George got his son a job on the Soo. Sonny worked at Ewen for a while as an operator. When we arrived at Ewen one trip, the station agent was waiting for George. He informed George that his son had taken off in the middle of his shift and never returned. As it turned out, Sonny had rented a house nearby. He had been on the prowl during his off hours and impregnated a local girl. The girl’s mother went to the station during Sonny’s shift and confronted him. She shoved a shotgun between the bars on the service window and told him to leave town. He did, promptly, without stopping home. George needed to clean the kid’s house out that and I offered to help. After a few stiff drinks at McGintie’s, George asked me to go with him to the house. Every flat surface in the house had beer cans and liquor bottles on it. Various articles of women’s undergarments were scattered all over. He took this pretty hard. After we finished I went to the motel and went to sleep. George went back to McGinties.

§ **DATASET CONTENT**

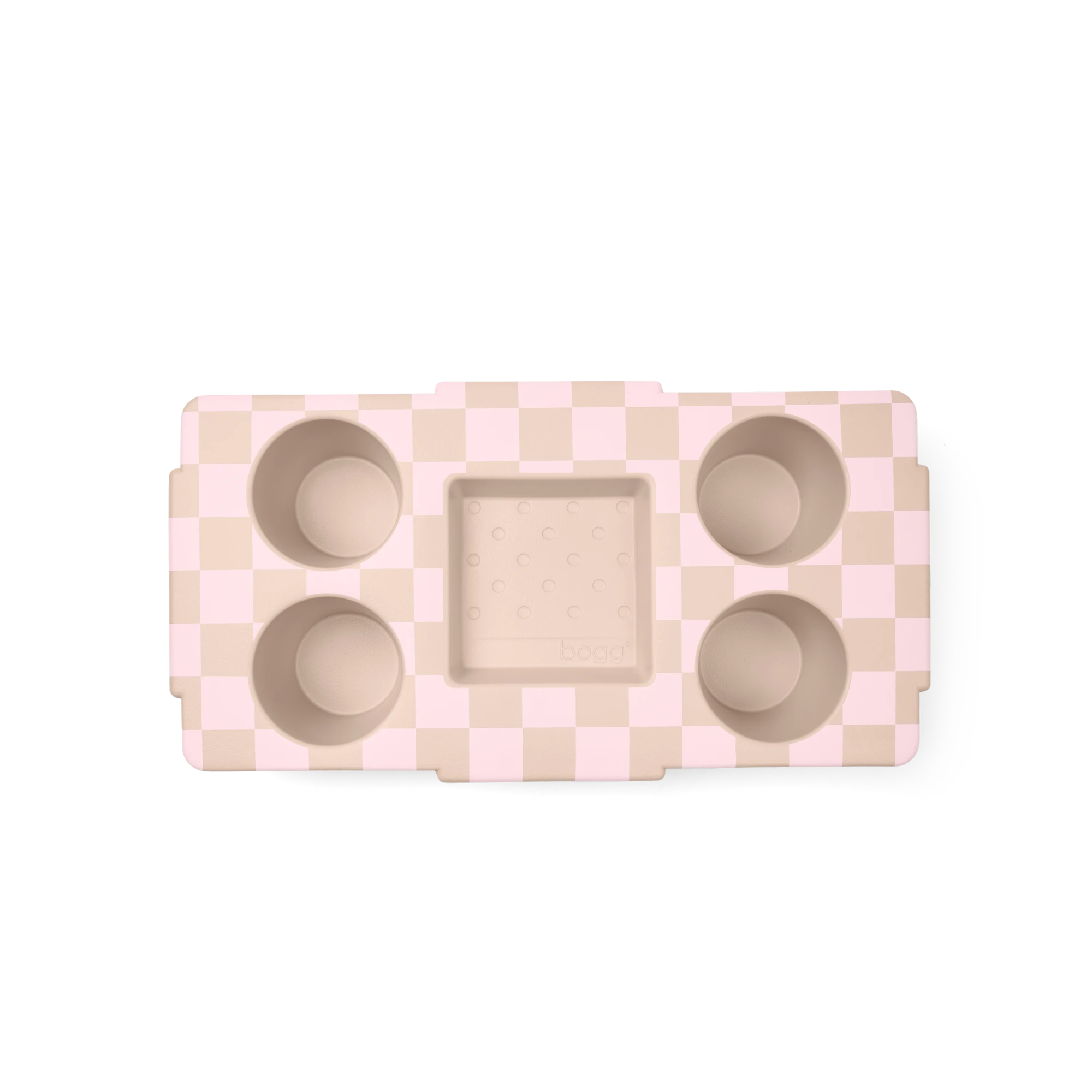 Top o' the to Ya - Checkered Linen/ Pink Marshmallow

§ **EXERCISE**
Pick up the account of George and his son Sonny after its final sentence and carry it forward.

§ **ANSWER TO THE EXERCISE**
We went to work early that trip. When the agent called me to go to work he told me that George was still at the bar. The enginemen had a room on the end of the depot with a stove, a few bunks and some lockers. There wasn’t any place to eat at Ewen that was open twenty-fours a day so we usually brought prepared meals that we could heat up. I went to the depot and put George’s and my meal in the oven to heat up. When the meals were hot I went over to McGinties to tell George that his meal was ready. I had just finished mine when George walked in. I had his plate on the table ready for him. He was in dandy shape. I’ll never forget what he had to eat that day: pork chops and mashed potatoes with gravy. He tried to get his bibs on and had one hell of a time. He finally got them on and sat down to eat. He’d barely started to eat when his head started bobbing up and down. Pretty soon he passed out face forward into the mashed potatoes and gravy. He didn’t move. Pretty soon all he would be able to suck in his nose or mouth would be potatoes and gravy, not air. “Come on George, pick your head up,” was all I could think. I thought I was going to bust out laughing. He finally stirred and lifted his face out of the plate. His face was dripping gravy. He started cleaning it off with his fork…swipe after swipe… with his fork. That was it. I was going to totally lose it.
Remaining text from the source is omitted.